Latency is non-negotiable. Cold starts are manageable in most cases, but if you're building something like a high-frequency trading system or a real-time gaming backend where every millisecond matters, serverless is not your friend. Provisioned Concurrency helps, but it also chips away at the cost model that made serverless attractive in the first place.

Your team is already struggling with observability. Lambda doesn't create observability problems, but it amplifies existing ones. If your team doesn't have solid practices around logging, tracing, and alerting, going serverless will make debugging feel like chasing ghosts. Get the foundation right first.

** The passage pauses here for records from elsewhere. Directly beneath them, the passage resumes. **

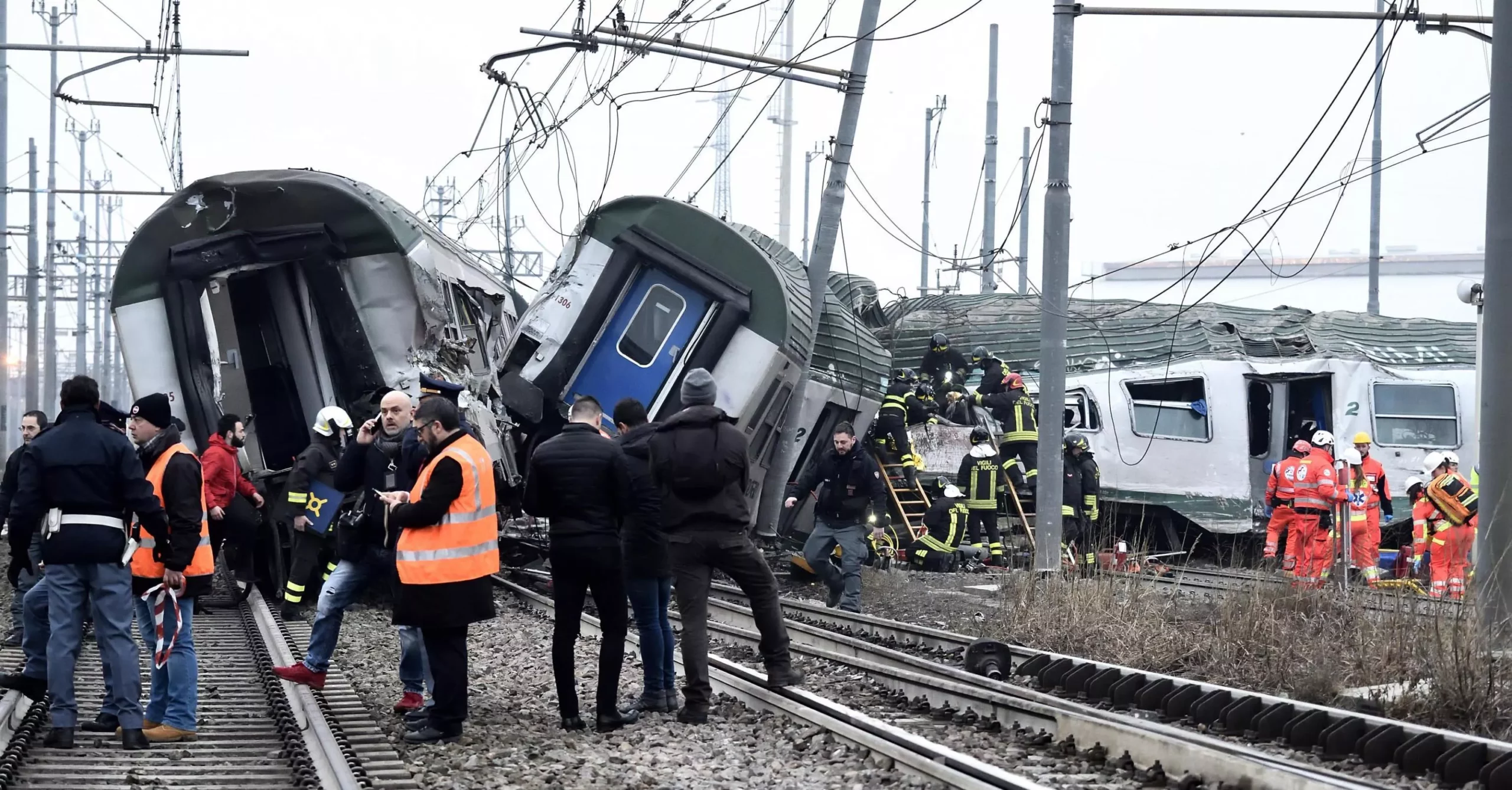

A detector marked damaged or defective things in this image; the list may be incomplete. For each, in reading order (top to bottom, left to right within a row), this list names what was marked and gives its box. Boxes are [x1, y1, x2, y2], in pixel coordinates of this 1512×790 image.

damaged train car [111, 168, 520, 482]
damaged train car [496, 194, 888, 534]
broken train window [1125, 378, 1219, 442]
damaged train car [879, 293, 1474, 546]
broken train window [1361, 383, 1455, 449]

You're lifting and shifting a monolith. Taking an existing monolithic application and deploying it as a single Lambda function is almost never a good idea. You get the complexity of serverless without any of the benefits. If you're migrating, the work is in decomposing the application, which probably is not worth changing where it runs.

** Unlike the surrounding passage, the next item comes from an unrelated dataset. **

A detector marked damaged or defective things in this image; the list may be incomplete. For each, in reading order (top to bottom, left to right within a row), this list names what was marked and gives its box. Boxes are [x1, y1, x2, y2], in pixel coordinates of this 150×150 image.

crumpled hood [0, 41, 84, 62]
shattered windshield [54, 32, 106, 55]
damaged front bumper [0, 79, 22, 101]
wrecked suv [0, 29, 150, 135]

Serverless is more than Lambda

If you've been following the serverless conversation online — or even if you've read my book, From Zero to Production with AWS Lambda — you'd be forgiven for thinking serverless is mostly about Lambda. Lambda gets the blog posts, the talks, the hot takes. But Lambda is just one piece of a much bigger picture.

Serverless is a model, not a service. It's about offloading infrastructure management so you can focus on your business logic. Lambda does that for compute, but the same principle applies across your entire stack.

DynamoDB is serverless. You don't manage servers, you don't provision capacity upfront, you just store data and pay for what you use. The same applies to API Gateway, S3, SQS, SNS, and EventBridge — it's all serverless. This can go on and on.

There are serverless options to enhance your stack, and some can even replace Lambdas. For instance, if you have a long-running process or predictable high-volume traffic, Fargate is a great choice. You still avoid managing servers, enjoy automatic scaling, and pay only for what you use. It's serverless, just not Lambda.

When pieces work together, that's when you unlock the real power. A file lands in S3, triggers a Lambda function, which publishes an event to EventBridge, which fans out to multiple SQS queues, each processed by a different Lambda. A heavy processing job gets handed off to Fargate. No servers. No clusters. No ops team babysitting instances at 3 am.

That's the architecture worth understanding. Lambda is the most visible part of it, but building serverless applications means thinking about the whole ecosystem — and knowing which managed service fits each job, Lambda or otherwise.